Hallwilerseelauf

Süchtig nach Langeweile – oder die Frage, wie man eigentlich zum Läufer wird

«Beim Laufen stellt sich ein Flow-Gefühl ein – ein meditativer Moment der gedankenfreien Langeweile, bei der man ganz bei sich selbst ist.»

AZ-Redaktor Elia Diehl (r.) hat seinen Spass am Hallwilersee:

«Beim Laufen stellt sich ein Flow-Gefühl ein – ein meditativer Moment der gedankenfreien Langeweile, bei der man ganz bei sich selbst ist.»

Als einer von rund 8000 Läuferinnen und Läufern ging AZ-Redaktor Elia Diehl am Samstag an den Start des 43. Hallwilerseelaufs. Wie viele nutzte er einst die Phrase: «Ach, ich war noch nie ein Läufer». Also stellt er sich die Frage, warum und wie man eigentlich zum Läufer wird.

Es ist mein dritter Wettkampf innert eines Monats, der zweite Halbmarathon innert zwei Wochen. Verrückt? Vielleicht. Typisch Läufer? Möglich, doch das war nicht immer so.

AZ-Redaktor Elia Diehl am Hallwilerseelauf 2017, im Hintergrund Schloss Hallwyl.

Der AZ-Redaktor hat seinen Spass.

AZ-Redaktor Elia Diehl am Hallwilerseelauf 2017, im Hintergrund Schloss Hallwyl.

«Ich war noch nie ein Läufer.» – «Die Gelenke machen das nicht mit.» – «Das ist doch so langweilig!» Auch ich bediente mich mal dieser Phrasen. Wie also wird man zum Läufer, der sogar trotz Verletzung unbedingt um den Hallwilersee rennen will?
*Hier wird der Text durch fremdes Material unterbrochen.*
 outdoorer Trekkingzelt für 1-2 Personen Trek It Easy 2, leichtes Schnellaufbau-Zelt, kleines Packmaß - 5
Davonlaufen in die Langeweile

Seit Mai schnüre ich die Laufschuhe fast täglich. Natürlich will ich damit etwas für den Körper tun, aber das ginge ja auch anders. Geht man also plötzlich viel rennen, dann heisst es oftmals: «Ach, ihr lauft doch alle vor etwas davon!» Das hat was: Emotionen und Gefühle können zu Rastlosigkeit führen – du willst nur noch weglaufen.

Die ganze Wahrheit ist es aber nicht, denn der Antrieb verschiebt sich. Ich wurde süchtig nach (aktiver) Langweile. Etwas, dass wir kaum noch können. Nichtstun empfinden wir als unlustvoll und unbefriedigend. Im Existentialismus gilt Langeweile aber als wesentliche Grunderfahrung des menschlichen Seins: Sie ist der Schlüssel für Kreativität und seelisches Gleichgewicht.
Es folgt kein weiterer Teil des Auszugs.